At common law, a child born to the wife during the marriage is presumed to be the husband’s child, as determined by law. This concept is the “presumption of lawful paternity”, and assigns to the husband complete rights, duties and obligations as to the child, regardless of whether he is the biological parent or not. The presumption, however, can be rebutted by evidence to the contrary, at least before a court issues a formal adjudication of paternity in the husband’s favor, or a duty of support is established by a decree of divorce, annulment, or legal separation. Jurisdictions differ widely on whether, when, and under what circumstances a judgment establishing paternity or a support obligation founded on the presumption can be set aside on the grounds that the husband was not in fact the father.

In the case of an unwed mother a man may come forward and accept the paternity of the child, the mother may petition the court for a determination if she can identify the likely candidate(s) or paternity can be determined by estoppal over time.

Legal Concerns
Where paternity of the child is in question, any party with an interest may ask the court to determine paternity, of one or several potential fathers (called putative father) based initially upon sworn statements and then upon testimony, including but not limited to:

  • Sexual relations by the mother with a man other than the putative father, with a description of the circumstances of the child’s conception
  • Lack of access to the mother by the putative father during the same time period
  • Scientific proof (blood group, HLA marker, DNA testing, etc.) showing the likelihood of putative father being genetically related
  • Other admissible evidence that may tend to establish paternity such as statements against interest made by the putative father

Generally, hospital records and birth certificate are not sufficient to offset this presumption of lawful paternity. A successful application to the court results in an Order of Filiation (not all states refer to it as “Filiation”), and assigning paternity to a specific man. The biological father now must support the child and may also generally speaking have visitation with the child. In a marriage where the biological father is unknown or without financial means, the court may find the husband responsible for support of the child.

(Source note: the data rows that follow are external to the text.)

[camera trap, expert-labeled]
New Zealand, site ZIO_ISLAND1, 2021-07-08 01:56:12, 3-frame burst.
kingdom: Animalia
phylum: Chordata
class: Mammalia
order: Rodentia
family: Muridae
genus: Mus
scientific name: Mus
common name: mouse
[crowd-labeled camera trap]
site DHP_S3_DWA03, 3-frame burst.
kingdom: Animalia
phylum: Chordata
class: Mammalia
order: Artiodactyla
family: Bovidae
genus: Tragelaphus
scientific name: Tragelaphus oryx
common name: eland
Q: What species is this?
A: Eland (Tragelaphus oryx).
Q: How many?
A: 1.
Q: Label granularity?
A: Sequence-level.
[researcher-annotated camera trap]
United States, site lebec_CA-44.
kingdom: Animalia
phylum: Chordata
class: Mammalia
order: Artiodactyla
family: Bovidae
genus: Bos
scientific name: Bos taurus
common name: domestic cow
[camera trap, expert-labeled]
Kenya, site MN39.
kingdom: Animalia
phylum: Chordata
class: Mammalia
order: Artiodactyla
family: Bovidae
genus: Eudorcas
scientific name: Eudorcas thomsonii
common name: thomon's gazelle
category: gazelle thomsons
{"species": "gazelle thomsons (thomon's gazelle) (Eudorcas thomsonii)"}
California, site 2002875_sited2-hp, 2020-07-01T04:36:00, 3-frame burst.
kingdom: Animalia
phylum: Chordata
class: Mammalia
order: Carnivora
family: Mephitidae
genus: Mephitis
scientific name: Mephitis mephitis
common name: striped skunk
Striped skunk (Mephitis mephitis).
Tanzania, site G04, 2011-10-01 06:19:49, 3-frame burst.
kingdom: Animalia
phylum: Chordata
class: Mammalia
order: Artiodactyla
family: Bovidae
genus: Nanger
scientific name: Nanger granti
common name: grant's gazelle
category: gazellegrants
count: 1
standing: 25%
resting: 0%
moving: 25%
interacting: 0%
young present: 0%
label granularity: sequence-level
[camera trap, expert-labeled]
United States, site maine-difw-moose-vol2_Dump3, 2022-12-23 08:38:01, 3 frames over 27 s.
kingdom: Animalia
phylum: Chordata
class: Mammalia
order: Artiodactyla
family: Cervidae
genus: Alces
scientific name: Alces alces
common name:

In some jurisdictions the courts have also declared the male who acts as the child’s father to be the father through the equitable operation of an estoppel. Once the child has been declared to be a son or daughter and has lived with the man for a period of time, the court may cloak the putative father with all of the obligations of parenthood letting the biological father, “off the hook” so to speak.

A child born to the husband and wife prior to the marriage usually becomes a child of the marriage when the marriage is performed. This was the old rule from Canon law, but at common law retroactive legitimacy was not conferred on a child by the marriage of the parents after the child was conceived; a matter of some import when inheritance was at issue. The different rules have largely been abrogated in the United States by a series of judicial decrees or legislation curtailing or diminishing the disabilities of bastardy.

Paternity laws are seen by some to have defects. For example, it is claimed that when men are lied to about contraception (or even raped), certain paternity laws give men no protection, or that paternity fraud is a profitable enterprise that is seldom punished by the law.